Dharma Overground is an interesting site that deals with a concept near and dear to my heart: they aren’t concerned so much with the theological and theoretical framework as they are with the actual techniques that are used. This is something I’ve been saying for years- the practice of the religion is what is important, the actions and methods one takes, not the framework, which typically is somewhat outdated anyway.

This is why I think Catholic traditions trump Protestant traditions- there’s actually something that you do, as in the sacraments, instead of it just being a theoretical framework. The modern Gnostics have largely gotten this right- the theoretical framework in which Gnostics find themselves is a backdrop of sorts, a reference point, a context, but the emphasis is actually on the sacraments and contemplative prayer.
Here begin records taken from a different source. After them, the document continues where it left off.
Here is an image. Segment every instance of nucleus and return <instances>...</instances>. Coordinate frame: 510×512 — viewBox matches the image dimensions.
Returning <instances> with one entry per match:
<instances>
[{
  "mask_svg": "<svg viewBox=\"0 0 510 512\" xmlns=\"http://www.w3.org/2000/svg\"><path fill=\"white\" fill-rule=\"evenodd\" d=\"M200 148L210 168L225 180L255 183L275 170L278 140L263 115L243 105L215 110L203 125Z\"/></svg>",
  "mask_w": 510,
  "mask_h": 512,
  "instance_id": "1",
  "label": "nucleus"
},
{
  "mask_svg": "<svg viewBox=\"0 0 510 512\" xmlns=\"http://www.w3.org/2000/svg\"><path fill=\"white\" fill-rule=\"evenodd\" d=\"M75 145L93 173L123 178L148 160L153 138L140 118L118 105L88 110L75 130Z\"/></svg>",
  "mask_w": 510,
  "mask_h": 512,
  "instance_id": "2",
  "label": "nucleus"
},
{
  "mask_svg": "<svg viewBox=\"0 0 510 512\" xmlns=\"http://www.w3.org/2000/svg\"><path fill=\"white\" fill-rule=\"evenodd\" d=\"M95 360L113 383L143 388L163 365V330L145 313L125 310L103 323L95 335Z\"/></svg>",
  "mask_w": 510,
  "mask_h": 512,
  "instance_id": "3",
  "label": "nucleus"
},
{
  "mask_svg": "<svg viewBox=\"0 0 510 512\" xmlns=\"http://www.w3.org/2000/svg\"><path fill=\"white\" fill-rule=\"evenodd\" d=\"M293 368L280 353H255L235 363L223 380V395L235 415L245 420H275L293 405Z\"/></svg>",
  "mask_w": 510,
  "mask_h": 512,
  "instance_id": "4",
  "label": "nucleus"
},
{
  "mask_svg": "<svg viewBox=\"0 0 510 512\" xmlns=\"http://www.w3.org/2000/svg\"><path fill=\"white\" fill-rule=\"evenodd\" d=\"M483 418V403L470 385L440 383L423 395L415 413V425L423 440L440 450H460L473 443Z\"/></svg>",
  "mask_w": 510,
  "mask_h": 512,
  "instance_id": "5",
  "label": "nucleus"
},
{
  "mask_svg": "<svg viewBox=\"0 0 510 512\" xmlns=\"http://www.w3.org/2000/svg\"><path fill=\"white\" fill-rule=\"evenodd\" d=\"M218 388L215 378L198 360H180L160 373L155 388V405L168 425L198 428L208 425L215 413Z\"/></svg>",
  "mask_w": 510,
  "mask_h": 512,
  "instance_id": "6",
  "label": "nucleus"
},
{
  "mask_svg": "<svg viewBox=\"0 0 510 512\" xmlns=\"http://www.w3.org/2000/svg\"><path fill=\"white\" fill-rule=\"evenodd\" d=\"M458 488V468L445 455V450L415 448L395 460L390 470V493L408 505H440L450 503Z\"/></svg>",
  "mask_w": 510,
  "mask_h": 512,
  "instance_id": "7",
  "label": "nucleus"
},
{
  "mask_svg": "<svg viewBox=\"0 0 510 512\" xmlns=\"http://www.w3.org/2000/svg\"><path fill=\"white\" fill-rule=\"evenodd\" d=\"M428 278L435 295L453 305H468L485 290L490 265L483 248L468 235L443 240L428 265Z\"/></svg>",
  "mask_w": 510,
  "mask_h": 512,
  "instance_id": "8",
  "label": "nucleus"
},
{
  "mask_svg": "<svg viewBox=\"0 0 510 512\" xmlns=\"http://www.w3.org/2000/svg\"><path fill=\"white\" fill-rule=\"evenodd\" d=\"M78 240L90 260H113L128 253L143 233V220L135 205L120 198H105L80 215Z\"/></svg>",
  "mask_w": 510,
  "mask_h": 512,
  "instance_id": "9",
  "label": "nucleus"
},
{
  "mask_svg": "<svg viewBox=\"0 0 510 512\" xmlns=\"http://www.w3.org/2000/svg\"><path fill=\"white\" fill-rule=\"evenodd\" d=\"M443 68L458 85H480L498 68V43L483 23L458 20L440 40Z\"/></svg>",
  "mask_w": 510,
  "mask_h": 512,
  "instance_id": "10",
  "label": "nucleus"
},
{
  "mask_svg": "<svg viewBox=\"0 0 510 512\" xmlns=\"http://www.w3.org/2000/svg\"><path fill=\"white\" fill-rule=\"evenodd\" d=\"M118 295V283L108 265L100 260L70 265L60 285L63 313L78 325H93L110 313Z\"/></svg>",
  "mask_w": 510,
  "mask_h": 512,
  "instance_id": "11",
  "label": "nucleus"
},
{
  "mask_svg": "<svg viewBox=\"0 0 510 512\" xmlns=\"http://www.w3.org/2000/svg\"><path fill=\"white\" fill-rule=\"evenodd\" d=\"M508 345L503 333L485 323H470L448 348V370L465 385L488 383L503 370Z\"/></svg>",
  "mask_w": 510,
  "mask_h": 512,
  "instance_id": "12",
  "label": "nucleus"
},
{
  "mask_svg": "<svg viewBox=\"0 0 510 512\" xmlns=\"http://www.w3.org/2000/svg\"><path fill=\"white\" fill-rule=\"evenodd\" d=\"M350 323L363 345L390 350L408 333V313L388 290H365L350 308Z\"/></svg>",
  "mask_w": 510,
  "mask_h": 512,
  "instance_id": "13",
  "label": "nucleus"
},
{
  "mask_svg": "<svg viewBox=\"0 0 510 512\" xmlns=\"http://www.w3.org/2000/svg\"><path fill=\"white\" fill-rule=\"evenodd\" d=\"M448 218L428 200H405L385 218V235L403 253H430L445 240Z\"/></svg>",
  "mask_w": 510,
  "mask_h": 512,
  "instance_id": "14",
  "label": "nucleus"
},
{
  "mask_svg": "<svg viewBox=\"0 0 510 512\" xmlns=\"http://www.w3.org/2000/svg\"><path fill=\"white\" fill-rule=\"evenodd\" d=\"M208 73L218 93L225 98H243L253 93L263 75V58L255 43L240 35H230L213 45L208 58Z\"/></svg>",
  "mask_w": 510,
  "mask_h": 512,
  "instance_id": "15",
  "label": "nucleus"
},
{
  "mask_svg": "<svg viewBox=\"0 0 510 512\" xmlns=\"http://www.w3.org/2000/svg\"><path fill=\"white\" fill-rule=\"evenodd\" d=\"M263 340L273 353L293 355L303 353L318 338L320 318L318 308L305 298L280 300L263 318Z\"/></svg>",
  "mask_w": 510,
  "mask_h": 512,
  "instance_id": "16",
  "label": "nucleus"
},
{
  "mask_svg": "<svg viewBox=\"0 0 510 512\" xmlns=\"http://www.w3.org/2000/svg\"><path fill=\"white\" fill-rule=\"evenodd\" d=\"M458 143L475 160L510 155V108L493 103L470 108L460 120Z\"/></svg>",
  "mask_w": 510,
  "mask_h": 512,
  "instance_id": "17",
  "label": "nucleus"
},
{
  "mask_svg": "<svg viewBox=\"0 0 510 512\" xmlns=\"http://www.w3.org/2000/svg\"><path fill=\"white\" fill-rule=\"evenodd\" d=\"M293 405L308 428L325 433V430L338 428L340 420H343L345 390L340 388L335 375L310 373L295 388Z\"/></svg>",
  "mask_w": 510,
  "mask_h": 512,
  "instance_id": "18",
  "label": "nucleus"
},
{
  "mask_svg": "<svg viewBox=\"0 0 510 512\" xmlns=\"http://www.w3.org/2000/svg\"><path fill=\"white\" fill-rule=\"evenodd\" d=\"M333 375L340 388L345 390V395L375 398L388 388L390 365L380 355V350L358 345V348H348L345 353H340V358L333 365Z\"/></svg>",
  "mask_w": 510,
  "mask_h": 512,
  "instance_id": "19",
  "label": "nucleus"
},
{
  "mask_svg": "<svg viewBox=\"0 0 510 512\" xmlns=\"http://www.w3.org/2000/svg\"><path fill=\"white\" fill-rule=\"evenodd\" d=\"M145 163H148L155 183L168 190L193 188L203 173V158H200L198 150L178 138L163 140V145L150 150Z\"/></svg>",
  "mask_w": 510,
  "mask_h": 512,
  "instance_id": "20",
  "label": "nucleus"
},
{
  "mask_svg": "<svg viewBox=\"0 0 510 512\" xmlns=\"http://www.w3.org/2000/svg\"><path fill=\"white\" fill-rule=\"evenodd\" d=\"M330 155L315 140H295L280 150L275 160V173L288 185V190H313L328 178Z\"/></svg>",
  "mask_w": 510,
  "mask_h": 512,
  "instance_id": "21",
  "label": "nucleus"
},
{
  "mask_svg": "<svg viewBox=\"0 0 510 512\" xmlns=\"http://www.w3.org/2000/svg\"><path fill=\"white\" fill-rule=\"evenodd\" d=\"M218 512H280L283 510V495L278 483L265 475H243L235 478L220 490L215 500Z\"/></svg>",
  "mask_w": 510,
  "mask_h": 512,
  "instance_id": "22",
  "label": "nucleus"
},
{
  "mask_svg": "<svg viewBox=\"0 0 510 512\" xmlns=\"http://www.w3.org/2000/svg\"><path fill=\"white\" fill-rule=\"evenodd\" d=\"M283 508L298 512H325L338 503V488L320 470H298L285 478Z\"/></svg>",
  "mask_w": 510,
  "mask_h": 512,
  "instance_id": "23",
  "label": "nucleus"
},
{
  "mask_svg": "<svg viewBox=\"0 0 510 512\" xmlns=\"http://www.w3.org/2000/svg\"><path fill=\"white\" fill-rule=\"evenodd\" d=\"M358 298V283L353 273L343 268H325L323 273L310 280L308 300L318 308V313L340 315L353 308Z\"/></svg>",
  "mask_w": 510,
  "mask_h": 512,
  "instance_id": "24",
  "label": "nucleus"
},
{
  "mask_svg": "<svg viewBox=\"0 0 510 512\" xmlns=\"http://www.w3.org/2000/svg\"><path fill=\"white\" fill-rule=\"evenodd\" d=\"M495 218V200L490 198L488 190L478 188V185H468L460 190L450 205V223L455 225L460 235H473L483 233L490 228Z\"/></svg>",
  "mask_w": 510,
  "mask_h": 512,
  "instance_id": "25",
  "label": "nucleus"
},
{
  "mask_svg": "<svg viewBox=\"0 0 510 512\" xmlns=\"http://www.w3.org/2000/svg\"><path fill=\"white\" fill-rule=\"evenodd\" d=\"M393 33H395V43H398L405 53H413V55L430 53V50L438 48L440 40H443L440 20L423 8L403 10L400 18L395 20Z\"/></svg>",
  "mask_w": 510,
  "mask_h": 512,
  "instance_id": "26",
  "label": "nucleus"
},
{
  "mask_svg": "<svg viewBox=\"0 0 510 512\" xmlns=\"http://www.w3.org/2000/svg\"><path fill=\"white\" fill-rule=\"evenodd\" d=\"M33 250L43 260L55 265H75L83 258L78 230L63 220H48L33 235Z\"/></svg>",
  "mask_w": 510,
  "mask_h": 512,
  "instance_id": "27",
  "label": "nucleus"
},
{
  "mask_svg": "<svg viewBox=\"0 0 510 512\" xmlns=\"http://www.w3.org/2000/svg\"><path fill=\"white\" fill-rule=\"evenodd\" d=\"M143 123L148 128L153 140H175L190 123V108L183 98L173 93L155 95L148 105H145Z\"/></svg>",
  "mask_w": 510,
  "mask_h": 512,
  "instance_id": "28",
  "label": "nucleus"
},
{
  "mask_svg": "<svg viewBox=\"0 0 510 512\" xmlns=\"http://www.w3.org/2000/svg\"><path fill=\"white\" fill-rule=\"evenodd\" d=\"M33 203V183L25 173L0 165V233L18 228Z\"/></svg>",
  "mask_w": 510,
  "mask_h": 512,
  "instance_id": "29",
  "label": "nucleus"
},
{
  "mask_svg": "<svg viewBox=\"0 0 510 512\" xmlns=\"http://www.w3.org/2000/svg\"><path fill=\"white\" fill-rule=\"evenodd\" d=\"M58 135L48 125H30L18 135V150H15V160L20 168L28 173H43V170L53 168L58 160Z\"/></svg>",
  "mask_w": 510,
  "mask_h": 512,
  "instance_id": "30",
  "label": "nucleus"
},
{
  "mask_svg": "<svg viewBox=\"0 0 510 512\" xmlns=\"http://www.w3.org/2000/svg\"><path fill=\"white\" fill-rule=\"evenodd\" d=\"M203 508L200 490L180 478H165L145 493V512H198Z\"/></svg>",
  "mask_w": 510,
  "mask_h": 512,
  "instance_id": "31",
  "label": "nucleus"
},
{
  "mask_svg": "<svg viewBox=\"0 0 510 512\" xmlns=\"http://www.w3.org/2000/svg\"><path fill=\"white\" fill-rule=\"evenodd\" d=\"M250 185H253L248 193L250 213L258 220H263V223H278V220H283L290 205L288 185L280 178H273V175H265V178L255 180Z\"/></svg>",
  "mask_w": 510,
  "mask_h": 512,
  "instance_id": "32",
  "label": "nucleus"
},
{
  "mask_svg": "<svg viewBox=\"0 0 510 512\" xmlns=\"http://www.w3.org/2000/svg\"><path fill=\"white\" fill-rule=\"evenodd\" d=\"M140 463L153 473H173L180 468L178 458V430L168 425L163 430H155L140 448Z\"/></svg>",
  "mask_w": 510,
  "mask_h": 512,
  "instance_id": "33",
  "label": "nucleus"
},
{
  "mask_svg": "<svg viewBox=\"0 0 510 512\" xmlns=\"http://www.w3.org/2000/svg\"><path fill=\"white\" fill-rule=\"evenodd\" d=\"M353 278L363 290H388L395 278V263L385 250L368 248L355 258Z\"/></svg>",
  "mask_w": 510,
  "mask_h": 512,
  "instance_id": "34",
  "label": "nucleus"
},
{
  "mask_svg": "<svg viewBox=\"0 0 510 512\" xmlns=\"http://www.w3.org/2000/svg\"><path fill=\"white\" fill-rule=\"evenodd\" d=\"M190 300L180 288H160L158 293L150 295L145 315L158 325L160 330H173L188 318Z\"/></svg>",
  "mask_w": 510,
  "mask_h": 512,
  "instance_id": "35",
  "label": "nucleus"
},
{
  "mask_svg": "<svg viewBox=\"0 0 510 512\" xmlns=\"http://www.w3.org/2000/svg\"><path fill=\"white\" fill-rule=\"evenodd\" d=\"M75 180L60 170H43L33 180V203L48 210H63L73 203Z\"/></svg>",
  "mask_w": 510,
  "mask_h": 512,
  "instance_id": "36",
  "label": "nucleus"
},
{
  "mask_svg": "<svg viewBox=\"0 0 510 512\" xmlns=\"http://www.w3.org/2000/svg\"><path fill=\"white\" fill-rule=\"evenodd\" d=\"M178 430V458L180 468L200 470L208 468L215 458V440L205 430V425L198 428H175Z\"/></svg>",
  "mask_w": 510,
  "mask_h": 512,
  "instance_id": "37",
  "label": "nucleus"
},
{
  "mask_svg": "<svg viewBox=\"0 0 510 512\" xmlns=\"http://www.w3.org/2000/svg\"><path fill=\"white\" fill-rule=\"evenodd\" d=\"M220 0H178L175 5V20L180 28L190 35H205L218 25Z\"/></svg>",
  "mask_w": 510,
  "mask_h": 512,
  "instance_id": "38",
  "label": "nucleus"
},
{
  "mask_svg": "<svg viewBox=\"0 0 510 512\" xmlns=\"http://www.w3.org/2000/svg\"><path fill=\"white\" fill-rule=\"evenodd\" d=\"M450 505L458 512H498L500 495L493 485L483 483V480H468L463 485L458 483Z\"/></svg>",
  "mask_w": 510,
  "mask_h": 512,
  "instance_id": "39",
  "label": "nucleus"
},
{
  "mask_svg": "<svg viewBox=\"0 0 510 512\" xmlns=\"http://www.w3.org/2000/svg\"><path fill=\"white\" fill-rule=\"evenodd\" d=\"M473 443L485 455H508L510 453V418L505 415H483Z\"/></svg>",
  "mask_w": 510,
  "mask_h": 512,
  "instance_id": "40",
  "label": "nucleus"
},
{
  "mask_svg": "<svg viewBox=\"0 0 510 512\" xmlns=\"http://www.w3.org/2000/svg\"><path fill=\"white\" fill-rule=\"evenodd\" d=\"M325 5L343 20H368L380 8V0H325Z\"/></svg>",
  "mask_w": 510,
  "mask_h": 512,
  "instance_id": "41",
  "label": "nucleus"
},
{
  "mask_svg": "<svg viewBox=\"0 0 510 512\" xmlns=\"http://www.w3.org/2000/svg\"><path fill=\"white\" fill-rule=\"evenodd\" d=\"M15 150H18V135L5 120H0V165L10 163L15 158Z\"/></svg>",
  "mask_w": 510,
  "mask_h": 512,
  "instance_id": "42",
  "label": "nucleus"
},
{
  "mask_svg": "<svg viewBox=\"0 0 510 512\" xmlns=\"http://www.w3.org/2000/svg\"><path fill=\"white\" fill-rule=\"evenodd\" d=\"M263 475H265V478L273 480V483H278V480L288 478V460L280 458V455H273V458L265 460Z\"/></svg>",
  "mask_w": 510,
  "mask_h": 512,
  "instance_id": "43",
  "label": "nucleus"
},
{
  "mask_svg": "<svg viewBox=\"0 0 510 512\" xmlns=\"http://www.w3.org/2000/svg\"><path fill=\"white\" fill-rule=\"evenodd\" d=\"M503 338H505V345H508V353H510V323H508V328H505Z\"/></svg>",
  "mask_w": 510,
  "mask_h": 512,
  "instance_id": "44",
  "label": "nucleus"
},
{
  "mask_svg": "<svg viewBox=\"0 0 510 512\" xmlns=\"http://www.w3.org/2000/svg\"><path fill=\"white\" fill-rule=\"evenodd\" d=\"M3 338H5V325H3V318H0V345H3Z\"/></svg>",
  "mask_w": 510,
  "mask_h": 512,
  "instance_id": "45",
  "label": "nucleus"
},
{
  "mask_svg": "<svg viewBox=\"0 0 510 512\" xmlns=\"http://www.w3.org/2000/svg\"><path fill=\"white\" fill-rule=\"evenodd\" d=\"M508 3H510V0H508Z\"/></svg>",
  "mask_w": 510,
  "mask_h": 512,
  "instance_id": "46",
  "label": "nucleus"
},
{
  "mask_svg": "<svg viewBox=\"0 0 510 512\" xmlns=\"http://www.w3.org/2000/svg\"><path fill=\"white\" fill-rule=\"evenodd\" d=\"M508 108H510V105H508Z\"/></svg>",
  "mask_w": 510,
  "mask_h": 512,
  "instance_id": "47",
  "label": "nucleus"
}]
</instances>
So, too, is this the case with Bernadette Roberts- she, much in the same way as I, wondered for a long time if she could even be Christian in whatever sense because of some of the terrible teachings of the Church. To this her father responded that the Church does not ask us to understand the faith, but to practice it- and that only by practicing it will we ever come to any insight of it.

Of course, there’s also the challenge to my Sufi sensibilities. I considered the paradigm differently the other night, and in that way I began to understand something about my own position in things. Instead of my particular spiritual path being something that is shoved together logically as equals, I looked at it as a group of expanding circles.

Imagine this: Sufism is my personal method, as per the Golden Sufi Center’s practices and codes of ethics. That is, I do the meditation of putting Love in the Heart, and I recite the dhikr. I love Sufi poetry and imagery, and of course I’ve lived love- I know what it means to be in Love, I know what it means to Long for someone, I know what it means to have a terrible need for something that isn’t there- the Heart Ache, in other words.

Now, imagine a larger circle around Sufism, and this circle is Christianity. Because I am not Muslim and did not grow up in a Muslim culture, my understanding of Sufism cannot be the same as the Muslim understanding of it. Some would argue that you must be a Muslim in order to be a Sufi, but I disagree, though this blog is not meant to tackle the issue. Sufism falls into the Christian context for me as its primary reference point. The understanding of a Longing for Christ, a Love for Christ, the Beauty of Christ, and so on, makes perfect sense to me, whereas this is more difficult for me to do conceptually with the Prophet Muhammed.

Now imagine an even larger circle that encompasses Christianity and Sufism both- this circle I would call Gnosticism. Gnosticism, of course, can be argued to be any number of things, but I mean to say that the basic orientation with which I understand Christianity is a Gnostic mode. One most directly experience God for salvation, in other words, and “God” here means something very different than the old-man-sitting-on-a-throne.

At this point, though, we’re working with an extremely abstract world view- the Gnostic world view entails a very basic understanding of the world for me, a very basic orientation that is far less defined than Christianity or Sufism, which have increasing specificity.

If a circle existed around Gnosticism, it would then be “mysticism,” and there would be no argument here from anyone. I am certainly, with no doubt, a mystic when it comes to spirituality, and there’s no denying that.

But I also mean to explain that, in everyday life, my understanding is quite Sufic in nature. Christianity, Gnosticism, and Mysticism are less of a personal identification and more of a contextual categorization. The whole situation sounds more complex than it really is, because I don’t know that most people bother creating a tier of identity.

When you look into the eyes of someone who has seen the Beyond, you see thunder and lightning. I’ve seen this many times. There’s a “knowing” within that person, and it is absolutely terrifying and alluring all at the same time.

Also, enlightened people are not the sort of people you want to fuck with. Seriously.

Okay. I’m done rambling. I know this post is late in coming and isn’t entirely coherent, so please forgive me; my mind was in several places at once.